I suppose this a good and bad thing. The good is that all_docs with keys does appear to work in some form. The bad is that it does not work for you @bradwbonn and also that it looks like it might be difficult to replicate. In either case, I think the encoder still needs to be added and hopefully that resolves the problem.

bradwbonn commented 8 years ago

That might explain why at one point, I could have sworn it was working, but today when I tried the "new" method, it gave me the error. Something weird thisway comes... Would debug logging from the library tell us anything that might help?

ricellis commented 8 years ago

The suggested addition of the encoder has been done as part of #170 / #185 commit ec369d597c5152091546111f5090dd1e6f326a67

ricellis commented 8 years ago

The encoder doesn't appear to fix this problem it looks like we're missing a Content-Type header when we POST the list of keys. Not sure why it works in some cases e.g. https://github.com/cloudant/python-cloudant/issues/177#issuecomment-223103966.

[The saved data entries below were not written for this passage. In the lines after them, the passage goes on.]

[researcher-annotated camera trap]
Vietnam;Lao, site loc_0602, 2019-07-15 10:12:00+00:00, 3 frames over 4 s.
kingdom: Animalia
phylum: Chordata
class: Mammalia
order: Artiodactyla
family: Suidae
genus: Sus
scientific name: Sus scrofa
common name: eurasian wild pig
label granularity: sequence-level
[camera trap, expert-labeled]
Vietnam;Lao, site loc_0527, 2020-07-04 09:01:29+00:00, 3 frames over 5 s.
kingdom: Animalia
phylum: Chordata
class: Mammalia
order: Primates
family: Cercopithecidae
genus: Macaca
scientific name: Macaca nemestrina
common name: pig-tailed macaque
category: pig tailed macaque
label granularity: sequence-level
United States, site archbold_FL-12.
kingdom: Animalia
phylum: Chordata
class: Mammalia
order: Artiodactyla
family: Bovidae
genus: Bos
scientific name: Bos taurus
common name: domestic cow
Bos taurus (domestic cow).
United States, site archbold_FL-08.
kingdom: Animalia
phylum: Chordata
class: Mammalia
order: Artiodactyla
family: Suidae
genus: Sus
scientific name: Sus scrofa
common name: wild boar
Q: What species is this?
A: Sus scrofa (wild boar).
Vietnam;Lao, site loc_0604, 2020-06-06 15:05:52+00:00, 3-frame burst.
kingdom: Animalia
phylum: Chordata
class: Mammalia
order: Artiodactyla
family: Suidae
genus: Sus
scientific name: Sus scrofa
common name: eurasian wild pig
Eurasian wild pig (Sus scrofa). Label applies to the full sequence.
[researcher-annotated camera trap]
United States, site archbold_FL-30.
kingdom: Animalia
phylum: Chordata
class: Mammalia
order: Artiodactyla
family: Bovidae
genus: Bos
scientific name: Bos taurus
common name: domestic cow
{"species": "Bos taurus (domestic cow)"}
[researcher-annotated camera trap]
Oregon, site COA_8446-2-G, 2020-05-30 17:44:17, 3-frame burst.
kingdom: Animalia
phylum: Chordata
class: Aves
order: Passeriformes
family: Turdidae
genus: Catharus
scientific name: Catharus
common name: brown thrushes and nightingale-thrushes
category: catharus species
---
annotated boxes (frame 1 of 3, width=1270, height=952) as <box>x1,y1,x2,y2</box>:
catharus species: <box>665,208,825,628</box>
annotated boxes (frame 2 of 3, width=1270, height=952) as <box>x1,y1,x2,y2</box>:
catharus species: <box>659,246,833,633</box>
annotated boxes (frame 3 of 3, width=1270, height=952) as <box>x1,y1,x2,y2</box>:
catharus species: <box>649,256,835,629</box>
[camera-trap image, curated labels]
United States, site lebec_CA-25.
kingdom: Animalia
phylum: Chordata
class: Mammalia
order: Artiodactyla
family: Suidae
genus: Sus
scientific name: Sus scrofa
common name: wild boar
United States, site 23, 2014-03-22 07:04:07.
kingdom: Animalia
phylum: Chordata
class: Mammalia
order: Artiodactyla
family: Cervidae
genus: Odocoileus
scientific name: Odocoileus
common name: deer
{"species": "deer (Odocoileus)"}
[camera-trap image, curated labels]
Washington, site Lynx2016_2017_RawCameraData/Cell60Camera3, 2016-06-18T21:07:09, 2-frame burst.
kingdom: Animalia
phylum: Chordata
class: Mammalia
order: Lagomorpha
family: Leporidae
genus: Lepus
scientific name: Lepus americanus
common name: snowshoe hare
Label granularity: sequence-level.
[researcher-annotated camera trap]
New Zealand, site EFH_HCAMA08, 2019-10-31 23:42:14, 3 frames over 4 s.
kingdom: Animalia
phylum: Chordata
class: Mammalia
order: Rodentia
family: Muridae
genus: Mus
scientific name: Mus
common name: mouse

ricellis commented 8 years ago

The difference in behaviours appears to be down to the server side handling of the POST content. It appears that CouchDB 1.6 running local for example is happy to proceed without the Content-Type header; just treating the POSTed keys content as JSON. On the other hand, the load balancers in front of the Cloudant service will reject the request with a 415 if the Content-Type: application/json header is not present. The fix is to make sure we add the Content-Type header to the request.